EXTRACTED TEXT:
PDF Table Extraction Task

From GM-RKB
Jump to navigation Jump to search

A PDF Table Extraction Task is a PDF information extraction that is a table extraction task from PDF files and converting them into more accessible and editable formats, such as spreadsheets or databases.

  • Context:
    • It can be performed manually by copying and pasting, which is often tedious and prone to errors, or automated using specialized PDF Table Extraction Systems.
    • It can involve various challenges including handling of different table structures, merged cells, rotated text, and poor quality scans.
    • It often requires the understanding and recognition of table structures including rows, columns, and headings.
    • When dealing with scanned PDFs, OCR (Optical Character Recognition) Systems may be used to convert the image-based content into selectable text before extraction.
    • It can be useful in various domains such as finance, research, data analytics, and journalism, where PDFs are a common format for reports and publications.

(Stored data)
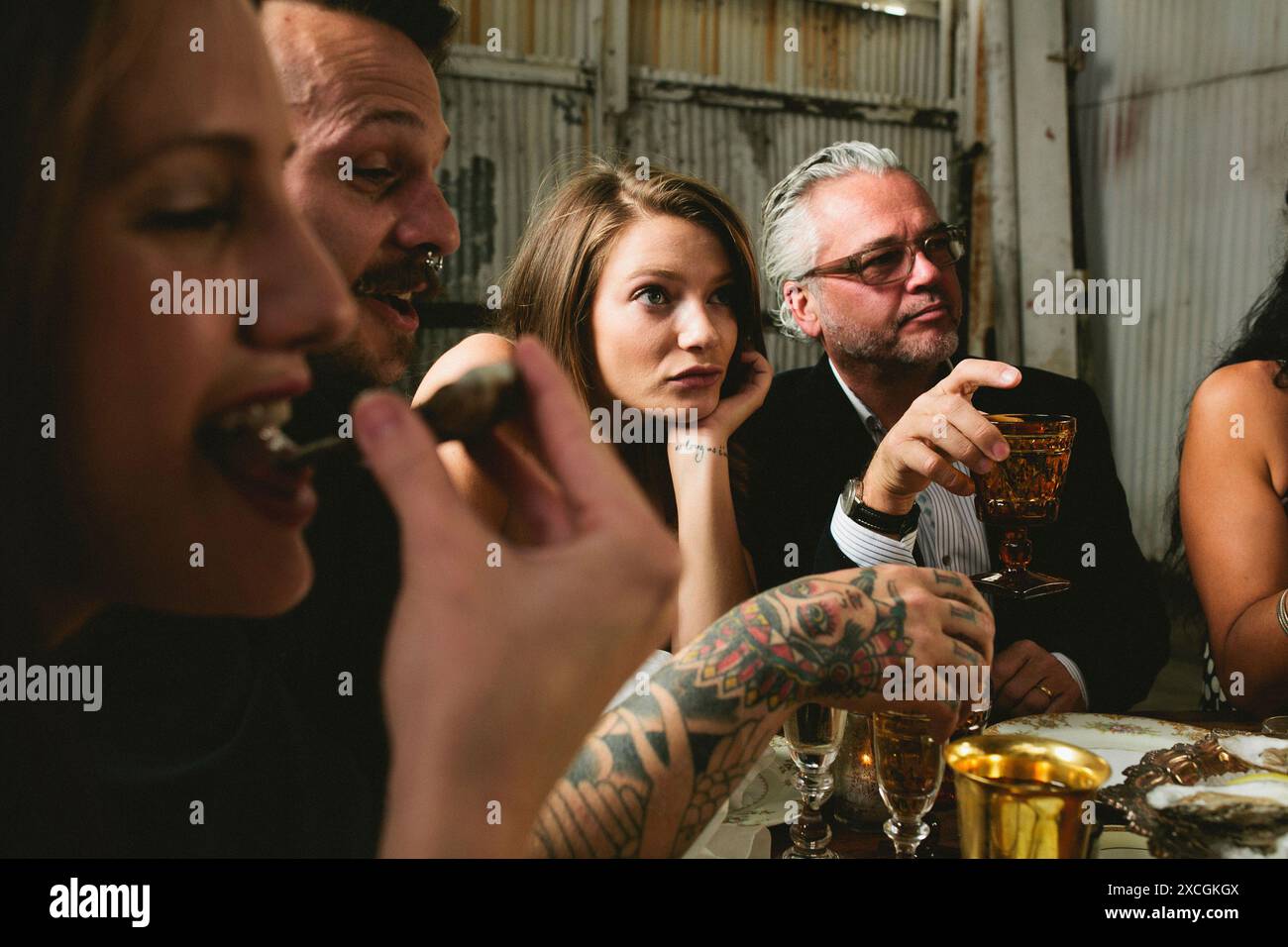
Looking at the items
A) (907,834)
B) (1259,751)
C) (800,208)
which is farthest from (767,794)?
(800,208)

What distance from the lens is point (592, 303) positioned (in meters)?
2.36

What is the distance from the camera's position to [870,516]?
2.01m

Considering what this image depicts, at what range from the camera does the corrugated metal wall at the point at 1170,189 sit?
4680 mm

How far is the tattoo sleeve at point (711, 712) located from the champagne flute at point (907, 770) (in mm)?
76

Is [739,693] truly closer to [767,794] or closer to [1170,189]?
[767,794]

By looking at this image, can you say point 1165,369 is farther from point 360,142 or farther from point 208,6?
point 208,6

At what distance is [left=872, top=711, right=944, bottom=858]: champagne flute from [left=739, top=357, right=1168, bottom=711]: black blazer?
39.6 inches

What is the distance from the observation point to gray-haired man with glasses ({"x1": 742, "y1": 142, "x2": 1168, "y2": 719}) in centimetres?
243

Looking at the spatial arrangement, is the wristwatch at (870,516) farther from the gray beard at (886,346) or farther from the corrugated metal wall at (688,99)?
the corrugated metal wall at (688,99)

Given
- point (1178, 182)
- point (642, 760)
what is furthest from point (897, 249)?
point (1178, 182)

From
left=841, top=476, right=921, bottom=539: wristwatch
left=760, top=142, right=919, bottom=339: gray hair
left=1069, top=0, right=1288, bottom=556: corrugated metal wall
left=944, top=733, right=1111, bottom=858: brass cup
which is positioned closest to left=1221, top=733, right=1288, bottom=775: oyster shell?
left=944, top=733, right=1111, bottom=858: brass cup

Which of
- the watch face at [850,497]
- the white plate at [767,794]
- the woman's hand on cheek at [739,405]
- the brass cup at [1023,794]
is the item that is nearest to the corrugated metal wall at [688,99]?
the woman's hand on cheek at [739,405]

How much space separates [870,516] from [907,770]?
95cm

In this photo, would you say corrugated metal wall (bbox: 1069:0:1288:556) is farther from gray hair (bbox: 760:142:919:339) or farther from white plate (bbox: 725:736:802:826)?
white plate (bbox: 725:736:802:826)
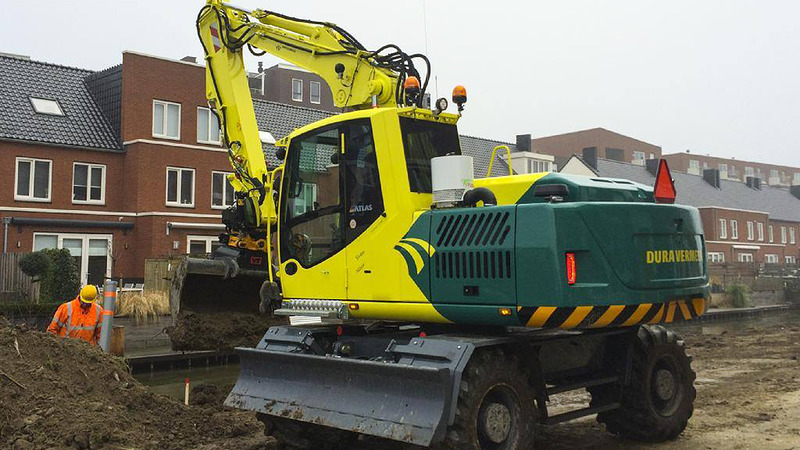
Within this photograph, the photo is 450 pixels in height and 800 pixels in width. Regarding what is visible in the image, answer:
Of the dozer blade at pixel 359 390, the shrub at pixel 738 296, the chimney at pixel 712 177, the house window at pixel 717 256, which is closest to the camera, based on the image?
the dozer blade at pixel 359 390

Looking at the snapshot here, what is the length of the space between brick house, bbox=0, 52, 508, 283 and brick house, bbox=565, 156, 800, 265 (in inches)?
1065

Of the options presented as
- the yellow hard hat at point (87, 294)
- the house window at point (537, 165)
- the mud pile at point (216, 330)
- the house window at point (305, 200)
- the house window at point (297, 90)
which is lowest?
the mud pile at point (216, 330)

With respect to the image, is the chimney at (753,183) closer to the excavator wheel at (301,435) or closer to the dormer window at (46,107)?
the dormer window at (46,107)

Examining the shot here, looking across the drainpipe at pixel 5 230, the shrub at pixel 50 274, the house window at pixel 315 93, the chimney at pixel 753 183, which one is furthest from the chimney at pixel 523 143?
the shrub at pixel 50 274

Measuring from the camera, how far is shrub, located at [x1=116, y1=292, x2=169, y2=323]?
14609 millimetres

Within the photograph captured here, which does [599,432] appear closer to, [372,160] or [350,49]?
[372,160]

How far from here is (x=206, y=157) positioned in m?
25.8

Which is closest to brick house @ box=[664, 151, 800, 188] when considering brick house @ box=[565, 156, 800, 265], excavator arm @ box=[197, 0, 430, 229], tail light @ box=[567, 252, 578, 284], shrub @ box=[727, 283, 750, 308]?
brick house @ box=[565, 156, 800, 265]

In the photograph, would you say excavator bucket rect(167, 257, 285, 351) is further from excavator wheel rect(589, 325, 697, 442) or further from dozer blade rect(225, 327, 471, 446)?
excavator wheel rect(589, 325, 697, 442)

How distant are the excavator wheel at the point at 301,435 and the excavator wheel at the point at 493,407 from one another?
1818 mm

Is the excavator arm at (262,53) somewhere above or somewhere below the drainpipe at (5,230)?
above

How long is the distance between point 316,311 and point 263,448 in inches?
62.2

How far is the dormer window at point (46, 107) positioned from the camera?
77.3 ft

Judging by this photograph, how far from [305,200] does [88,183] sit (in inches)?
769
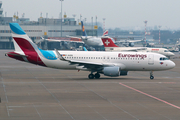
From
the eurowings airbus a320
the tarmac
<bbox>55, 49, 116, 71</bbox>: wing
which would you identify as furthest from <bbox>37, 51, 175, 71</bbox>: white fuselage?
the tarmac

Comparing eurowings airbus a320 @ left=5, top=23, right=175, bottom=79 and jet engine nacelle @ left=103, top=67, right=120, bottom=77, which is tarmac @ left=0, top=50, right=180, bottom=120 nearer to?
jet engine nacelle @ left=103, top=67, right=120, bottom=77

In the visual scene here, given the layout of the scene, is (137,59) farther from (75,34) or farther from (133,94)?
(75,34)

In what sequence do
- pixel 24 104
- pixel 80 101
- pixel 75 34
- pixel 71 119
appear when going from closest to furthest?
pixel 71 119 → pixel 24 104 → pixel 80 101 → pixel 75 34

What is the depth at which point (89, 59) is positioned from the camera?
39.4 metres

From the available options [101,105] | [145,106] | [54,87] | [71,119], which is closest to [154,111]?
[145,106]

---

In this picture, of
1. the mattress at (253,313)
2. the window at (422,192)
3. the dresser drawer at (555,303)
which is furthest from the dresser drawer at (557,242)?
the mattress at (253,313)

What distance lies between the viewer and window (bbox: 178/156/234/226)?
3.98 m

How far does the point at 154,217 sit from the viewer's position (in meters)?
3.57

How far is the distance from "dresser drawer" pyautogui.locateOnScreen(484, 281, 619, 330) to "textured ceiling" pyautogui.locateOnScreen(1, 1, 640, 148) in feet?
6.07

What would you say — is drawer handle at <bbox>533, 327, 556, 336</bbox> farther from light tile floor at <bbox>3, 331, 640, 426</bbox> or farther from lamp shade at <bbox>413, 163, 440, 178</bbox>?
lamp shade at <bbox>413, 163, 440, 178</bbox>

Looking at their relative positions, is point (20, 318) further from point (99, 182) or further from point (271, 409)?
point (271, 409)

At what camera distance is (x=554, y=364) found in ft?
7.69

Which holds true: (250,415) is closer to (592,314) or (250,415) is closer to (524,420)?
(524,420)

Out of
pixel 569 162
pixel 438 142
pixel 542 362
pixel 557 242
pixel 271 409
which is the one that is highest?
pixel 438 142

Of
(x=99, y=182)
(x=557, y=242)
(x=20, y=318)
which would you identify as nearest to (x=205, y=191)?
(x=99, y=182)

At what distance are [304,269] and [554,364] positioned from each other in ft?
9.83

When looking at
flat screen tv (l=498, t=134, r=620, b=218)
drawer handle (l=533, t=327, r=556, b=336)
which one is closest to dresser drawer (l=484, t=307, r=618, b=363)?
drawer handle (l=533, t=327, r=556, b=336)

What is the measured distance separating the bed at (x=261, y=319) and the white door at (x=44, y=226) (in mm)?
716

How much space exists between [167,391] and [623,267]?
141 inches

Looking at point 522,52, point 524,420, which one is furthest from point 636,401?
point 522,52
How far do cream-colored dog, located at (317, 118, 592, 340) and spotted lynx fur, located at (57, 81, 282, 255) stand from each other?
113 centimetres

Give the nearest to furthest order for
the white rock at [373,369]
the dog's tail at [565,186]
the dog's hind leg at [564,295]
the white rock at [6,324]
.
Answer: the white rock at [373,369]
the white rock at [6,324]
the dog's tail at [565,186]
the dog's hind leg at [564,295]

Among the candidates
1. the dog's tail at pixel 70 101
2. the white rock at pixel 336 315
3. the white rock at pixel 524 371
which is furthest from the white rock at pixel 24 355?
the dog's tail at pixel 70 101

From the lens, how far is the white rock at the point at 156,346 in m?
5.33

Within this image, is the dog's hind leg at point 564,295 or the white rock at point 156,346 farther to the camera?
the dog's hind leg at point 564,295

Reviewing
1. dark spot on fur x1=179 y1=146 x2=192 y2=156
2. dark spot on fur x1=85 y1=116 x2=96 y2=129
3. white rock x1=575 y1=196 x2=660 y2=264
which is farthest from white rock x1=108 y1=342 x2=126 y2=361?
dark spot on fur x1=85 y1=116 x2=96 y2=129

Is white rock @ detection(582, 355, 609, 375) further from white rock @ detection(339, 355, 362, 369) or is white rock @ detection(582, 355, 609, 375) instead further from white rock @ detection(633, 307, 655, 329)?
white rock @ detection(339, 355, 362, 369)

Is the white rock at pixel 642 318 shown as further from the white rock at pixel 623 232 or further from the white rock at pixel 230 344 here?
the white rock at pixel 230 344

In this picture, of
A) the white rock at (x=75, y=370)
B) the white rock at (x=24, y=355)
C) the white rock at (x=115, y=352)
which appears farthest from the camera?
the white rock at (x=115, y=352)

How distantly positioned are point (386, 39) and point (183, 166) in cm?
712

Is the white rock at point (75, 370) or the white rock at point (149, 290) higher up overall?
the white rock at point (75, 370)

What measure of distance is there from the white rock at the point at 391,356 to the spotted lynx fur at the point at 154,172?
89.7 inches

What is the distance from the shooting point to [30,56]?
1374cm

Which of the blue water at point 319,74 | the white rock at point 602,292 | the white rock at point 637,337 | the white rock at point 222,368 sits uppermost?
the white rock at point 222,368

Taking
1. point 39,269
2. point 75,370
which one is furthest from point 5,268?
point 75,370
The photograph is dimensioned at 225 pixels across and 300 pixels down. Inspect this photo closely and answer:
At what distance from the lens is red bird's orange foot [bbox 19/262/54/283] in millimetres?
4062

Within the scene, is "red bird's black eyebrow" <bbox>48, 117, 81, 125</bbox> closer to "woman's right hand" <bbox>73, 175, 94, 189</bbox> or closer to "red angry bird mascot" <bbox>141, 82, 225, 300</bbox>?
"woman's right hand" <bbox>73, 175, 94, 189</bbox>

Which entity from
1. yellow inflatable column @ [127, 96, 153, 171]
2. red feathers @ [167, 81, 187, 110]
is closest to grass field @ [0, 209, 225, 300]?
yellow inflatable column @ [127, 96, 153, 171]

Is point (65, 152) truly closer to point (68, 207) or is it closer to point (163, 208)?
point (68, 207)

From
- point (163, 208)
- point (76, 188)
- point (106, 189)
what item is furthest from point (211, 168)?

WHAT TO DO:
• A. In the page on PDF table extraction, why may OCR systems be used when the PDF is a scan? Answer in one to three sentences.
• B. Resume the page on PDF table extraction tasks after its final line.

PER-TASK ANSWERS:
• A. Scanned PDFs hold image-based content rather than selectable text. OCR systems convert that content into selectable text so the table can then be extracted.

• B.
    • ...
  • Example(s):
    • Extracting financial tables from annual PDF reports to perform data analysis.
    • Retrieving tables from scientific PDF papers for research data aggregation.
    • Converting government PDF reports into structured datasets for journalistic investigation.
    • ...
  • Counter-Example(s):
    • Extracting plain text data, not in table format, from a PDF document.
    • Converting a PDF document into an image file.
    • ...
  • See: Data Extraction, Tabular Data.


References

2018

  • (Shigarov et al., 2018) ⇒ Alexey Shigarov, Andrey Altaev, Andrey Mikhailov, Viacheslav Paramonov, Evgeniy Cherkashin. (2018). "TabbyPDF: Web-Based System for PDF Table Extraction". In: International Conference on Information Science and Technology. Springer.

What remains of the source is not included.